Professor Urges Students to Beware Hate Sites on the Internet
DETROIT — A Wayne State University communications professor and Holocaust survivor considers the Internet an increasingly used, effective marketing tool by hate groups.
"The Internet is the greatest thing that ever happened to hate," Jack Kay, also an associate provost at the school, said last month while rallying a group of University of Detroit Mercy students to be watchful of hateful speech.
"It is up to us to do good," The Oakland Press of Pontiac quoted Kay as saying. "People do have a right to believe [in hate], but we have a responsibility to denounce what they say."
According to the watchdog Southern Poverty Law Center, hate-related Web sites increased by almost 60 percent in 1998. The organization that monitors hate groups nationwide said there were 254 such Web sites last year, up from 163 in 1997.
"The Internet and messages on the Internet are not just text," Kay told the students. "They are flashing before your eyes. The Internet is forming an Internet community culture, virtual communities."
To form "virtual hate communities," he said, hate group members go into Internet chat rooms and news groups — where people discuss issues — to spread their message and attract new members.
Kay believes female White supremacists account for a large portion of the proliferation of hate-related Web sites. During his speech titled "Cyberhate," he showed the audience a woman's White supremacy site, Aryan Female Homestead. It called for keeping the Aryan bloodline pure to ensure the survival of the White race.
"I am not going to contend that we aregoing to wake up tomorrow and see a White revolution," he said. "But I will contend that these groups are very dangerous. They are succeeding at using their rhetoric to get people to do things."
Federal, Local Authorities Seek University Computer Hacker
CHARLESTON, W.Va. — Federal and local authorities are investigating a computer hacker who may have gained access to government files from a computer lab at West Virginia University.

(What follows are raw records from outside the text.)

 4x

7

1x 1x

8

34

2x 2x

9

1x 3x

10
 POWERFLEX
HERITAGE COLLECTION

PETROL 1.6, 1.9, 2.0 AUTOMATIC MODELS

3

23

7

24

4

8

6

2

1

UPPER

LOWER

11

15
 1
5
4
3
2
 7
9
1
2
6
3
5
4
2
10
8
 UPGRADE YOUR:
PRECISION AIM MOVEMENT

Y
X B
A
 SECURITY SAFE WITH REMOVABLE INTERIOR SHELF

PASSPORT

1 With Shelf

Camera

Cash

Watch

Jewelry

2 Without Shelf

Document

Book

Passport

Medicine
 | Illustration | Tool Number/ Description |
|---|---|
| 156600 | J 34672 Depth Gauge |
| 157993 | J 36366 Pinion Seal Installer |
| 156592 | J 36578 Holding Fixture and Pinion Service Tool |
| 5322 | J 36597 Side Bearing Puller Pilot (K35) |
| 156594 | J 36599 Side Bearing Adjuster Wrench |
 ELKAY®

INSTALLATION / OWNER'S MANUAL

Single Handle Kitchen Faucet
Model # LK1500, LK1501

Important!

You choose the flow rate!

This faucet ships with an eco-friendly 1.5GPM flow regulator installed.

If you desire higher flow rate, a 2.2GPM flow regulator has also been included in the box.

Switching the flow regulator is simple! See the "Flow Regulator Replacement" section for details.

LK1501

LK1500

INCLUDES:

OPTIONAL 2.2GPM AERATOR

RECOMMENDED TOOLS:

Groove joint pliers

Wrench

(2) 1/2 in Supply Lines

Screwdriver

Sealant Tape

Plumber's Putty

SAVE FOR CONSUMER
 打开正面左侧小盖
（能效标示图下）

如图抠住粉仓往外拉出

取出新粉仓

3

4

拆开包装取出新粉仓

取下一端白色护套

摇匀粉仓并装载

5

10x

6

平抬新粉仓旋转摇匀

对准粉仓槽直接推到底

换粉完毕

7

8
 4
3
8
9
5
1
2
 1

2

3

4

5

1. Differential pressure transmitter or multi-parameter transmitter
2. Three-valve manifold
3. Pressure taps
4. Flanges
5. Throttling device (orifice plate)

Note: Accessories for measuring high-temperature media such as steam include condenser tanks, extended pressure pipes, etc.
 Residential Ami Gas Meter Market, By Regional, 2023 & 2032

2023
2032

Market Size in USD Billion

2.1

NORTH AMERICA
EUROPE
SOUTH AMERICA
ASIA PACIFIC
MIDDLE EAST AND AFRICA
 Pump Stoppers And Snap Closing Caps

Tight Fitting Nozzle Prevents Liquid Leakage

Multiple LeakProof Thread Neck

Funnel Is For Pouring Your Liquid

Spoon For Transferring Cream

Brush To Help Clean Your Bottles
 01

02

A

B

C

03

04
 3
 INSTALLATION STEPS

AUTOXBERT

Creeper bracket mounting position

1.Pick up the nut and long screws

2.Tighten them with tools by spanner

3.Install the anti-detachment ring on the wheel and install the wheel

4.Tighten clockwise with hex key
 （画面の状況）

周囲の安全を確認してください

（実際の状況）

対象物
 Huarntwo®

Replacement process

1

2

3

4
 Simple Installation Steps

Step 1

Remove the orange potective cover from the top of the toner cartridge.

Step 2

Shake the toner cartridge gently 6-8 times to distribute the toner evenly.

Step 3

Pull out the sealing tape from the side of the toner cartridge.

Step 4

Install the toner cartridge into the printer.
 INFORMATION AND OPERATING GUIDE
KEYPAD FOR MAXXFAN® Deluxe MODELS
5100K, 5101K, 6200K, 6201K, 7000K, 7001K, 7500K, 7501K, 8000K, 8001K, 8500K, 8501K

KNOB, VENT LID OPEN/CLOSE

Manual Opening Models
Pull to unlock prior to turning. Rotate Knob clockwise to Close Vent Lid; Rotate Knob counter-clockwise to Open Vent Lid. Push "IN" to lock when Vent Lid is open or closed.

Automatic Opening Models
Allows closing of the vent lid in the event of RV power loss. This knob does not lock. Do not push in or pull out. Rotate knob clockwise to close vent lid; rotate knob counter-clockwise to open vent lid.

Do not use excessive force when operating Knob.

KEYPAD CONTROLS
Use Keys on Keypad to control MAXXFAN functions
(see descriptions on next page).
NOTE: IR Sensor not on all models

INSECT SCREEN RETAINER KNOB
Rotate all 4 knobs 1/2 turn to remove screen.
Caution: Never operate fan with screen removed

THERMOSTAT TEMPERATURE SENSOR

Federal agents launched the investigation last month, says Bobby Roberts, a security official at the university, who adds that the National Aeronautics and Space Administration has provided WVU investigators with records of when and how access to the files was gained.
Roberts says most university computers have backup tapes that can determine when and how they are used and what information the computer user retrieves.
It is not clear what type of information the hacker was seeking.